# REQUIRED WORK
1. Reproduce the Envy is Blind interview between "Chain D.L.K.: How" and "of the two.", inclusive, substituting "dark ambient music" for "dark gothic music".
2. Decide whether each statement agrees with the Envy is Blind interview, answering yes or no and quoting the words that settle it: (a) The project was started in 1999 with a few friends. (b) The original project was intended to be electro/EBM music. (c) The project sets a specific purpose behind each song.
3. Write the next part of the Envy is Blind interview, picking up after its last line.

== TEXT EXCERPT

Envy is Blind is the name of a music, poetry, and art project headed by Mike Poggenburg, with contributions from several other people… While the music is generally considered to be at the front of the project, the views expressed go beyond just that. Envy is Blind simply a face to cover the ideas which are presented through the project. Envy is Blind bases it’s music on concept and ideas. The expression of ideas through music is why it was invented. EiB uses these concepts to produce a final effect with a song, and, like all forms of art, we do not give it an expressed identity other than that which the audience assigns to it. Our music could easily be anthemic, thought provoking, meditative, spiritual, or anything else that a person wants it to be. We set no limits or specific purpose behind any song.
Chain D.L.K.: How did Envy Is Blind become a music project?
Envy is Blind: I started Envy is Blind in 1999 with a few friends. The original project was intended to be sort of dark gothic music, but it later evolved to electro/EBM. In early 2000 it essentially became a solo project with outside contributions from other musicians – Jeremey Kinikin and Joseph Knaapen being the most noteworthy of the two.
Chain D.L.K.: What’s your inspiration in making industrial music and who were your influences?

====
== RECORDS SUPPLIED

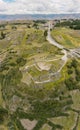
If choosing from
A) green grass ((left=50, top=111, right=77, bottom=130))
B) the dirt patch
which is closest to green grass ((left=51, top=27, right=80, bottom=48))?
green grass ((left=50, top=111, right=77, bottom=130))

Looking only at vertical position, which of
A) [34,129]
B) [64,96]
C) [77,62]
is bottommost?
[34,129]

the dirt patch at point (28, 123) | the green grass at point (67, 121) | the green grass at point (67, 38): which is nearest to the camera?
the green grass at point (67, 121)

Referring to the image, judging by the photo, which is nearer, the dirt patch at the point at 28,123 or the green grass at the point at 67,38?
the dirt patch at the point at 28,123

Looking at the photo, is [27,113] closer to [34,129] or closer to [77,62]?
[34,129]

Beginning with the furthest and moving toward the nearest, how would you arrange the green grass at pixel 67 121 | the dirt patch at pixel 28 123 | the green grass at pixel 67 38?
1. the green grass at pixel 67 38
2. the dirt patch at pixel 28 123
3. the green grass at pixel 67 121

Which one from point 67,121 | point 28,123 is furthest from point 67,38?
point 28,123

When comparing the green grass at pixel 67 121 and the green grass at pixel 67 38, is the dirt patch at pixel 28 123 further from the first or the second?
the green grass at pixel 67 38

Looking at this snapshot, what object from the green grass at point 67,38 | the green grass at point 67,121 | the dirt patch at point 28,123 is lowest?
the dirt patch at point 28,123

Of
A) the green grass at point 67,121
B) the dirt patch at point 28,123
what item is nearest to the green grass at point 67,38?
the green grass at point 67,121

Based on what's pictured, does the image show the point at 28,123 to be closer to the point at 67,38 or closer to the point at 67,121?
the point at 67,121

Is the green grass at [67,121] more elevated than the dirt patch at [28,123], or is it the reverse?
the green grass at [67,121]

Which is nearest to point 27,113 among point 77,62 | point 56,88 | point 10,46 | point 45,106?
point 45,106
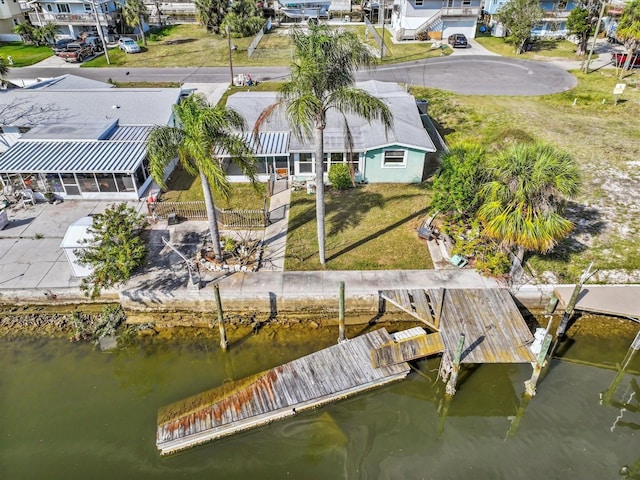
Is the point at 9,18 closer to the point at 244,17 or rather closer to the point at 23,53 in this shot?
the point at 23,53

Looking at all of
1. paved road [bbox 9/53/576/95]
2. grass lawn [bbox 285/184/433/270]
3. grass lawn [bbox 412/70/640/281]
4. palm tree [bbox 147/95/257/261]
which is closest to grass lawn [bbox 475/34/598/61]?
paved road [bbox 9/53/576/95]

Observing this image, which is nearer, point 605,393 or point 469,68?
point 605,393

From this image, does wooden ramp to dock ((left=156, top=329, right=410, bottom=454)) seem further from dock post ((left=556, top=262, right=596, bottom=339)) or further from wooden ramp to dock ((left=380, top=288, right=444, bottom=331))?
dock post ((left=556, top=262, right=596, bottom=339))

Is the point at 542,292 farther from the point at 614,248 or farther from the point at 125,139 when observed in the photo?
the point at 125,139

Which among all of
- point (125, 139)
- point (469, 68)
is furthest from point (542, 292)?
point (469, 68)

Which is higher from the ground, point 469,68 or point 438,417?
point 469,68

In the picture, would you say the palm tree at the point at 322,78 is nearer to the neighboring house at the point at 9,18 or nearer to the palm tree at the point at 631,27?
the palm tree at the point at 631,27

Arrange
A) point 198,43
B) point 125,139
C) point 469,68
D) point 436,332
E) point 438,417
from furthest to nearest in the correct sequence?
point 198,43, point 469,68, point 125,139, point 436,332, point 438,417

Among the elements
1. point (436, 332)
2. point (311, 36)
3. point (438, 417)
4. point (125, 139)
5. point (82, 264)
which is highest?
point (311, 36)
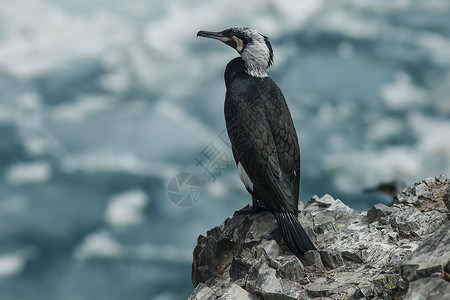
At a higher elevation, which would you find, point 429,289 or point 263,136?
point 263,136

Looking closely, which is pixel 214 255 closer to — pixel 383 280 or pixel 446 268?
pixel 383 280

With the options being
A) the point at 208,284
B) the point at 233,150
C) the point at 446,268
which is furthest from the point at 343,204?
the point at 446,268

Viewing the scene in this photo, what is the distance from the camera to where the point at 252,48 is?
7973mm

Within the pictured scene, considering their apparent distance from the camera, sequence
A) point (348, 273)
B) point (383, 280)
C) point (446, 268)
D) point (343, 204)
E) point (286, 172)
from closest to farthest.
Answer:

====

# ANSWERS FOR THE EXERCISE
1.
Chain D.L.K.: How did Envy Is Blind become a music project?
Envy is Blind: I started Envy is Blind in 1999 with a few friends. The original project was intended to be sort of dark ambient music, but it later evolved to electro/EBM. In early 2000 it essentially became a solo project with outside contributions from other musicians – Jeremey Kinikin and Joseph Knaapen being the most noteworthy of the two.

2.
(a) Yes: "I started Envy is Blind in 1999 with a few friends."
(b) No: "The original project was intended to be sort of dark gothic music, but it later evolved to electro/EBM."
(c) No: "We set no limits or specific purpose behind any song."

3.
Envy is Blind: Well, KMFDM was what got me into electronic music. . even though my music sounds nothing like them…I was also really into techno and trance at first, but later got into some more industrial bands like Front Line Assembly. When Envy is Blind was formed, my biggest influences were Love is Colder than Death, :Wumpscut:, and Switchblade Symphony. I later got into more EBM music like Project Pitchfork, VNV, and Covenant.
Chain D.L.K.: There’s a lot of good points in the songs, such as world issues, on “The Eyes Of Time’s Conception” CD. Is it based on how you feel about society and political subjects?
Envy is Blind: I present my music strictly as an art form. Of course, I notice things in the world around me, some of which are inherently political subjects, but Envy is Blind is not a political band. I make statements about life as I see it, not politics. My music has a strong spiritual side, particularly in songs like “Co-Existence”, but even then, it’s much more observational than didactic.
Chain D.L.K.: “Requiem” is dedicated to the September 11th incident. What was the reaction you saw when the planes crashed to the two towers on national TV and did an idea occur for you to write a song about it?
Envy is Blind: The interesting thing about “Requiem” is that it’s not about the actual plane crashes, but about the nation’s reaction to it. I didn’t get the idea to write a song about it until a month or so later when I was going over news archives, listening to what the immediate reaction was from political leaders. I felt they displayed an inhuman and unrealistic sentiment, on which I commented in the song. Clearly I am against war, but I am not taking the role of a peace activist in “Requiem”. To me, the lyrics are about a search for solace.
Chain D.L.K.: On “Co-Existence”, you used a vocoder instead of a human voice, was it an experiment to see how will you sound robotic?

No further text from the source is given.